Our goal is to predict the outcome variable “classe”. It has 5 levels. Classification trees method is a natural choice under such a nonlinear setting and it is shown to be highly accurate. The model yields an accuracy rate on the testing set 0.999 and it took 30 minutes to run on the computer.
set.seed(12345)
Model_Fit<-train(classe~., data=training, method="rf", trControl=control, metric=metric)
Model_Fit$finalModel
##
## Call:
## randomForest(x = x, y = y, mtry = param$mtry)
## Type of random forest: classification
## Number of trees: 500
## No. of variables tried at each split: 27
##
## OOB estimate of error rate: 0.18%
## Confusion matrix:
## A B C D E class.error
## A 3905 1 0 0 0 0.0002560164
## B 6 2650 2 0 0 0.0030097818
## C 0 3 2392 1 0 0.0016694491
## D 0 0 9 2243 0 0.0039964476
## E 0 0 1 2 2522 0.0011881188
modelrf<-confusionMatrix(testing$classe, predict(Model_Fit, testing))
The final model of gbm algorithm has an accuracy rate of 0.986 on the testing set, which is still very high, but not as high as the random forest model. The time to run is shorter, about 15 minutes.
set.seed(12345)
Model_alt_Fit<-train(classe~., data=training, method="gbm", trControl=control, metric=metric, verbose=FALSE)
Model_alt_Fit$finalModel
## A gradient boosted model with multinomial loss function.
## 150 iterations were performed.
## There were 53 predictors of which 53 had non-zero influence.
modelgbm<-confusionMatrix(testing$classe, predict(Model_alt_Fit, testing))
We fit the two models with the same version of the training set. Through resampling the training set, we compare the predictive accuracy rates of the two algorithems. From the table with different quantiles of the estimates and the graph, it is very clear that the random forest model performs better in all aspects.

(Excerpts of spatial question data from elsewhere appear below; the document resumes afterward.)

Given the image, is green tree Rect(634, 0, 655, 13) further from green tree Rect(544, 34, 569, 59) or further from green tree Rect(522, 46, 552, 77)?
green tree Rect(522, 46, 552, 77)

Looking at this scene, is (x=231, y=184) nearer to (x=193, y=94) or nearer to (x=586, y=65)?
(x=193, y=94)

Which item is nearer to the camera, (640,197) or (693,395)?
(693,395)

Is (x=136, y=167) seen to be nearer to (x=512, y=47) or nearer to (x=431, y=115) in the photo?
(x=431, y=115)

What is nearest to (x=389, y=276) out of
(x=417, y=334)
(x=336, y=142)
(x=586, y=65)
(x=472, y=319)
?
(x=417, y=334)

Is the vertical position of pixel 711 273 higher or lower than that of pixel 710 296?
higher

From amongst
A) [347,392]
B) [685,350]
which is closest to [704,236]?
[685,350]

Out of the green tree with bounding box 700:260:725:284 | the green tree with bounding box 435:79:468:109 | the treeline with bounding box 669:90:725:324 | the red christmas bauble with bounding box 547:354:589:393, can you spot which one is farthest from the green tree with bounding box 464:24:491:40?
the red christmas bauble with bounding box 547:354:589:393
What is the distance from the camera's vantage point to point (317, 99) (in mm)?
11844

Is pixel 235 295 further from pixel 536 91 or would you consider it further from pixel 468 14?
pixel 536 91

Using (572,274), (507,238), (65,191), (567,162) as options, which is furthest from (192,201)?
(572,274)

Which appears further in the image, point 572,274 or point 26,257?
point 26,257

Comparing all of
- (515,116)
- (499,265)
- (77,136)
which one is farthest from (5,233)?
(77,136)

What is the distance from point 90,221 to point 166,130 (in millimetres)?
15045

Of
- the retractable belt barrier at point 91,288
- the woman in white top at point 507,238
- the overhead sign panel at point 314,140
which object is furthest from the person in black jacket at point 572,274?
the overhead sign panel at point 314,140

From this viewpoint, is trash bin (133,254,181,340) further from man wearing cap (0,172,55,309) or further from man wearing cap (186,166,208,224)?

results<-resamples(list(rf=Model_Fit, gbm=Model_alt_Fit))
summary(results)
##
## Call:
## summary.resamples(object = results)
##
## Models: rf, gbm
## Number of resamples: 15
##
## Accuracy
## Min. 1st Qu. Median Mean 3rd Qu. Max. NA's
## rf 0.9952693 0.9965410 0.9967249 0.9969668 0.9976346 0.9985444 0
## gbm 0.9810703 0.9830693 0.9843466 0.9845672 0.9868948 0.9876274 0
##
## Kappa
## Min. 1st Qu. Median Mean 3rd Qu. Max. NA's
## rf 0.9940156 0.9956243 0.9958580 0.9961632 0.9970084 0.9981589 0
## gbm 0.9760537 0.9785813 0.9802013 0.9804779 0.9834219 0.9843482 0
dotplot(results)
We examine the two methods on the testing set. The prediction tables and accuracy rates show the same thing: random forest provides more accurate results.
modelrf$table; modelgbm$table
## Reference
## Prediction A B C D E
## A 1674 0 0 0 0
## B 1 1138 0 0 0
## C 0 2 1024 0 0
## D 0 0 2 962 0
## E 0 0 0 1 1081
## Reference
## Prediction A B C D E
## A 1666 7 0 1 0
## B 13 1112 14 0 0
## C 0 11 1013 2 0
## D 0 5 20 939 0
## E 0 4 1 6 1071
modelrf$overall[1:2]; modelgbm$overall[1:2]
## Accuracy Kappa
## 0.9989805 0.9987104
## Accuracy Kappa
## 0.9857264 0.9819434
Given that the two models have very high accuracy rates, the combined model shall yield even better predictive power. We then stack the two models together.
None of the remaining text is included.